Compie oggi 61 anni il direttore di gara celebrato come il migliore della storia del calcio dalla storica rivista France Football nel 2020.
Pierluigi Collina è uno dei pochi arbitri la cui fama supera anche quella dei calciatori stessi. In un ruolo in campo in cui è convinzione comune che bisogna farsi notare il meno possibile, Collina si è invece fatto apprezzare per bravura, fermezza e decisione con cui sapeva sempre tenere in pugno il match, indifferentemente dalla categoria in cui arbitrava. Che fosse Champions League o Serie B poco importava al fischietto di Bologna, sempre preciso e puntuale nel dirigere al meglio la gara. Una capacità riconosciuta da tutti, soprattutto dall’Iffhs, l’istituto di storia e statistica sul calcio, che lo ha eletto miglior arbitro dell’anno tra il ’98 e il 2005, i suoi anni d’oro. Eppure la carriera di Collina ha rischiato di non partire proprio, a causa del suo problema tricologico, trasformatosi poi in un tratto distintivo. Nato il 13 febbraio 1960 a Bologna, cresce nel capoluogo emiliano con una grande passione per il basket, in particolare per la Fortitudo, squadra che divide la fede dei cittadini con la Virtus. Ha iniziato ad arbitrare a 17 anni iscrivendosi alla sezione Aia della sua città, continuando nel frattempo a studiare. Nel 1984 si laurea in Economia e Commercio con 110 e lode all’Università di Bologna, una grande gioia in un’annata in cui deve fare i conti con l’arrivo dell’alopecia, una malattia che in neanche un mese gli porta via tutti i capelli, a 24 anni. Una condizione che viene notata dai dirigenti dell’Aia, i quali sono preoccupati del come potrebbe reagire il pubblico a un arbitro così giovane senza capelli. L’anno dopo dirige Latina – Spes, partita dell’allora interregionale, e come facilmente prevedibile, il pubblico non diede particolare attenzione alla testa calva di Collina, diventata poi il particolare più riconoscibile, insieme ai suoi occhi di ghiaccio, dell’arbitro bolognese. Lo stesso Collina afferma di ricordare quella partita molto più di altre, soffermandosi su come fosse assurdo che il suo futuro in questo mondo potesse dipendere da quello più che dalle sue effettive qualità.

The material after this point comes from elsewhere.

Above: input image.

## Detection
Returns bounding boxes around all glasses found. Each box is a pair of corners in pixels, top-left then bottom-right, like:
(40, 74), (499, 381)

Dopo tre anni tra C1 e C2, venne promosso in Serie A nel 1991, anno in cui si trasferì a Viareggio per esercitare la professione di consulente finanziario. Durante la sua prima partita, un Verona – Ascoli terminato 1-0, mostrò il rosso al bianconero Piscedda, mostrando subito carattere. Collina bruciò le tappe, tant’è che nel ’94 era già diventato internazionale. Ormai al top della Serie A, arbitrò la finale Argentina – Nigeria dei Giochi Olimpici ’96, e la finale di Champions League del ’99 tra Bayern e Manchester United, con la clamorosa rimonta dei Red Devils nei minuti di recupero. Nel 2000 l’episodio più controverso della sua carriera: la decisione di sospendere per 71 minuti, e poi far ripartire, Juventus – Perugia, partita decisiva per lo Scudetto, vinto poi dalla Lazio a causa del gol di Calori che decretò la sconfitta dei bianconeri. Una decisione sempre difesa da Collina, che ha sempre sostenuto come, nonostante il nubifragio abbattutosi sulla città umbra, all’epoca la decisione di giocare fu condivisa da tutti. Nello stesso anno subì una dura contestazione anche da stampa e tifosi della Repubblica Ceca, contro la quale Collina fischiò un rigore contro nel match di Euro 2000 contro l’Olanda. I giornali gli attribuirono una sgradevole somiglianza con Mussolini, i tifosi furono più ironici, indossando maschere con le sue fattezze nel match successivo. Un’ultima grande soddisfazione della sua carriera fu quella di arbitrare la finale del Mondiale 2002, in cui una doppietta di Ronaldo piegò la Germania dando il quinto titolo assoluto al Brasile. Si ritirò polemicamente nel 2005, a seguito di alcune critiche rivoltegli per aver firmato un contratto di sponsorizzazione con la Opel, allora presente sulle maglie dei giocatori del Milan. La carriera di Collina post-ritiro continuerà comunque alla grande, dal 2010 al 2018 è stato infatti il responsabile della commissione arbitrale dell’Uefa, compito di grande responsabilità che lui ha, come sempre, svolto al meglio. Decisione, fermezza, correttezza, rispetto: questi sono i valori con cui Pierluigi Collina ha costruito una vita e una carriera di successo, con buona pace della calvizie.